__Exercise brief__.
Every line between the one containing "流产药联系方式【女性吃打胎药有什么危害,女性吃打胎药有什么危害和副作用】" and the last line of the data, both included, is to be set down exactly, and pictures are to be omitted.

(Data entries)
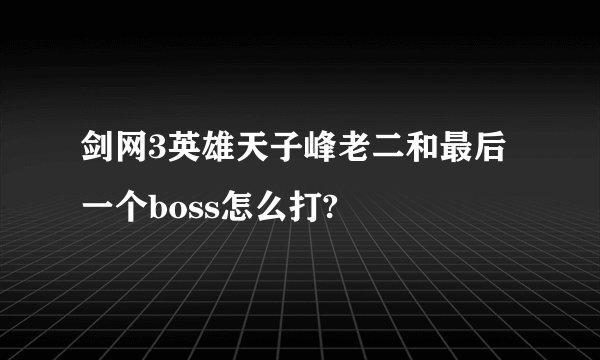 剑网3英雄天子峰老二和最后一个boss怎么打?
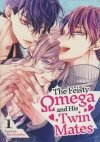 FEISTY OMEGA AND HIS TWIN MATES VOL 01 TP [9798893735314] **OFERTA SPECJALNA**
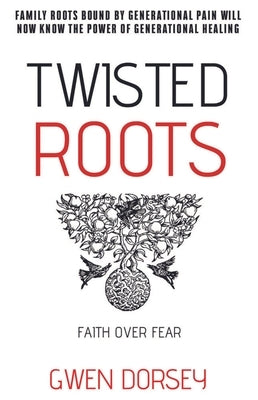 Twisted Roots: Faith Over Fear by Dorsey, Gwen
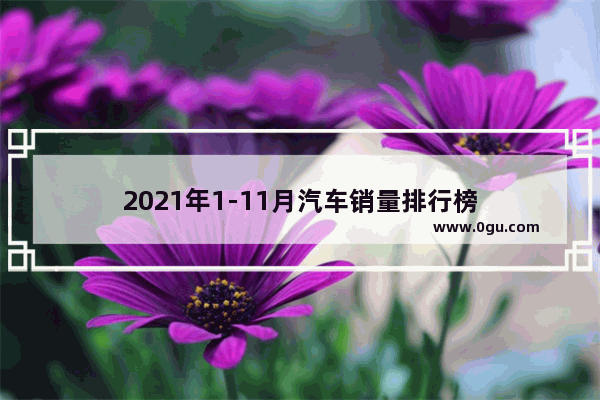 2021年1-11月汽车销量排行榜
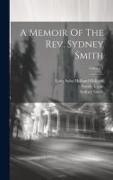 A Memoir Of The Rev. Sydney Smith, Volume 1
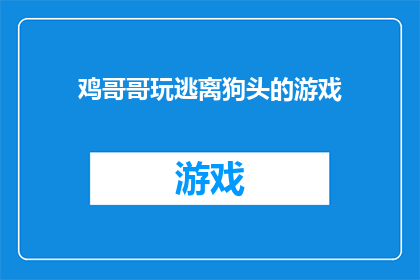 鸡哥哥玩逃离狗头的游戏(鸡哥哥是否在玩逃离狗头的游戏？)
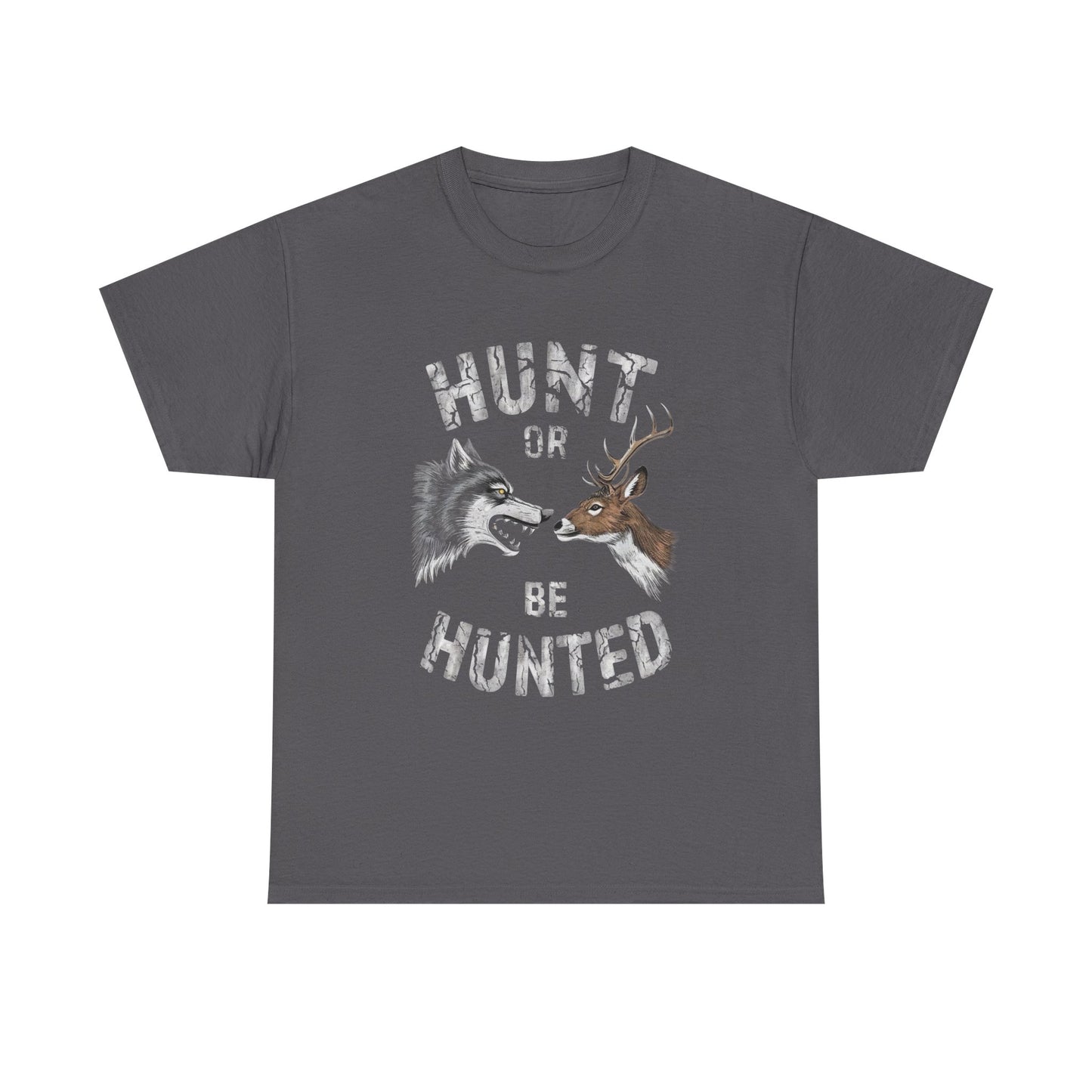 Hunt Or Be Hunted Graphic T Shirt ADULT NEW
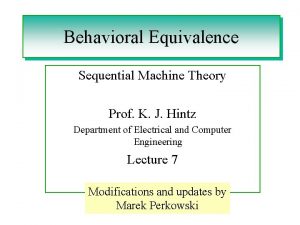 Behavioral Equivalence Sequential Machine Theory Prof K J
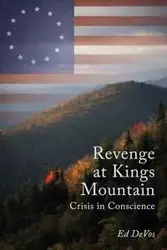 Revenge at Kings Mountain - Ed DeVos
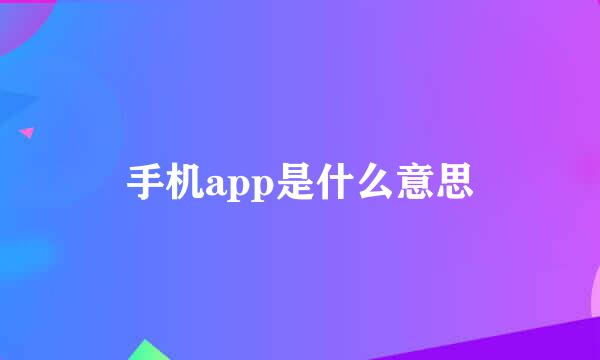 手机app是什么意思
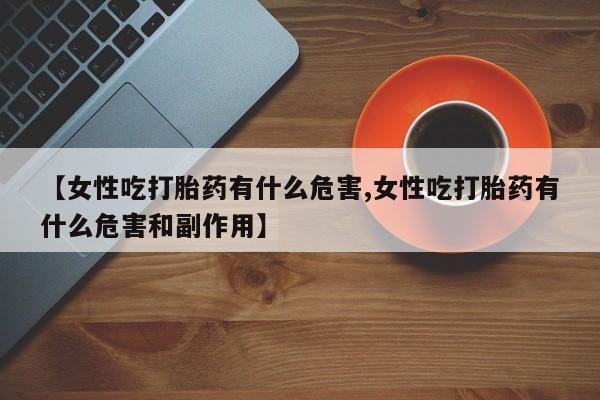 流产药联系方式【女性吃打胎药有什么危害,女性吃打胎药有什么危害和副作用】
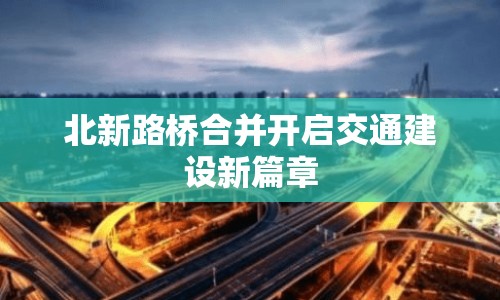 北新路橋合并開(kāi)啟交通建設(shè)新篇章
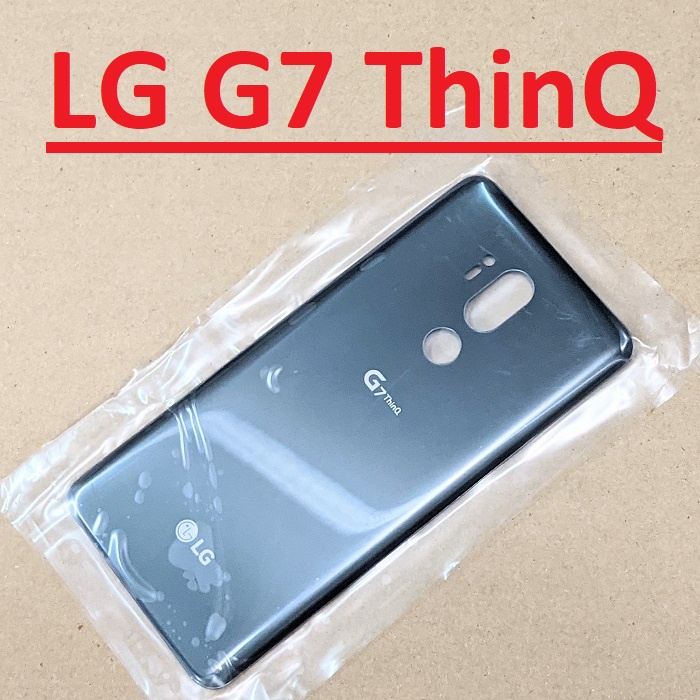 Nắp Lưng, Vỏ Lưng Sau LG G7 ThinQ Zin New, Ốp Vỏ Mặt Sau Linh Kiện Thay Thế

__Answer for this exercise__.
 流产药联系方式【女性吃打胎药有什么危害,女性吃打胎药有什么危害和副作用】
 北新路橋合并開(kāi)啟交通建設(shè)新篇章
 Nắp Lưng, Vỏ Lưng Sau LG G7 ThinQ Zin New, Ốp Vỏ Mặt Sau Linh Kiện Thay Thế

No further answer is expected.